Blackwood, Algernon
Entry updated 15 July 2024. Tagged: Author.
(1869-1951) UK author who spent a decade in Canada and the USA from the age of twenty, a period remembered in his partial autobiography Episodes Before Thirty (1923; vt Adventure Before Thirty 1934); a prolific author of novels and short stories for half a century. He served in World War One as an intelligence agent based in Switzerland, and in other roles. His novels of occult pantheism – best exemplified in The Centaur (1911), which builds on the theories of Gustav Fechner (1801-1887) in its projections of a sentient Mother Earth (see Gaia) – tend to argue a logic of history which seems sufficiently rational for some of his work to count as sf. This is particularly true of the LeVallon sequence, Julius LeVallon (1916) and The Bright Messenger (1921). The first is primarily an occult novel regarding an individual who retains memories of past lives (see Reincarnation) and who seeks to remedy an error caused in that life when trying to raise a fire elemental. The remedy misfires and the elemental takes over the body of a baby still in the womb. The second novel explores the life of that child as he matures in the form of a new uber-being (see Superman) for a New Age (see Perception).
Blackwood's earliest known fiction is a simple ghost story, A Mysterious House (July 1889 Belgravia; 1987 chap), and he remains best remembered for his numerous short stories published over the next half century, including those about his Occult Detective [see The Encyclopedia of Fantasy under links below] John Silence, most of whose adventures are collected in John Silence, Physician Extraordinary (coll 1908) [see Checklist for vts]. Although his "explanation" of the abyssal devil-worship that irradiates an uncannily Pastoral French town (where Shapeshifters blasphemously become Cats) in "Ancient Sorceries" is demeaningly literal, John Silence does usually avoid imposing the kind of scientific or Pseudoscientific apparatus which brings the exploits of William Hope Hodgson's investigator Carnacki not quite satisfactorily close to sf. In the first Silence investigation, "A Psychical Invasion", Drugs can open doors to a potentially dangerous spiritual world; other investigations feature a kind of Werewolf and a fire elemental.

STORED DATA »
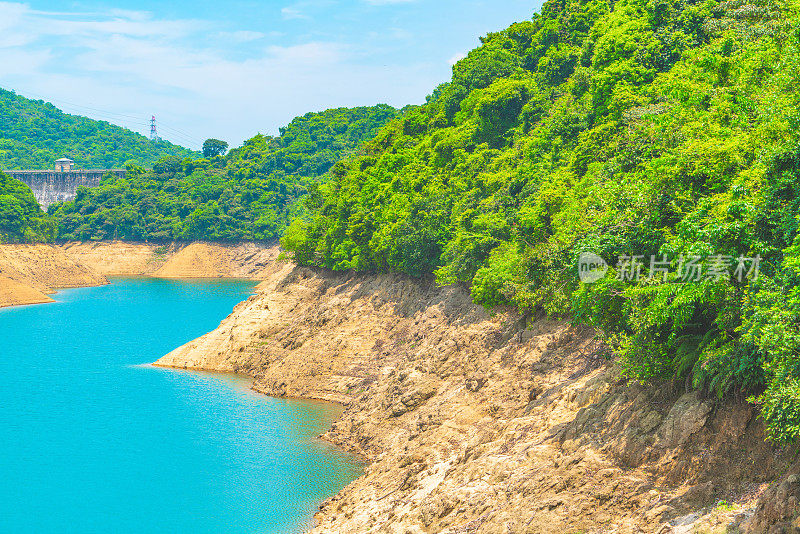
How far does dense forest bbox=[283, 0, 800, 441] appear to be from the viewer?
21266mm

BRIEF » Continue the encyclopedia entry on Algernon Blackwood from the point where it stops.

TASK OUTPUT »
More central to Blackwood's achievement are the works that intensify a pantheistic sense of reality as driven by elemental forces which can work through other Dimensions. This is most potent in one of his most popular stories, "The Willows" (in The Listener and Other Stories, coll 1907), set in a remote stretch of the River Danube where the space between the dimensions is thin and an unexplained energy force, which drains life, leaches across the divide [for Crosshatch here and Pan directly above see The Encyclopedia of Fantasy under links below]. Blackwood's central philosophy is not dissimilar to the (rather more cynical) Unanimism of Jules Romains (1885-1972), or the "Creative Evolution" to be found in Ralph Straus's The Dust Which Is God: An Undimensional Adventure (1907). Blackwood's belief in other dimensions, or "higher space", as he called them, fuels several of his later stories. He enjoyed the phrase "elsewhere and otherwise", believing that people might slip through into a higher dimension and either reappear at a great distance, as in the later John Silence story "A Victim of Higher Space" (December 1914 The Occult Review) and "The Man Who Was Milligan" (November 1923 Pearson's Magazine), or be trapped in higher space, aware of our plane of existence but unable to make contact (see Parallel Worlds), as in "Elsewhere and Otherwise" (in Shocks, coll 1935).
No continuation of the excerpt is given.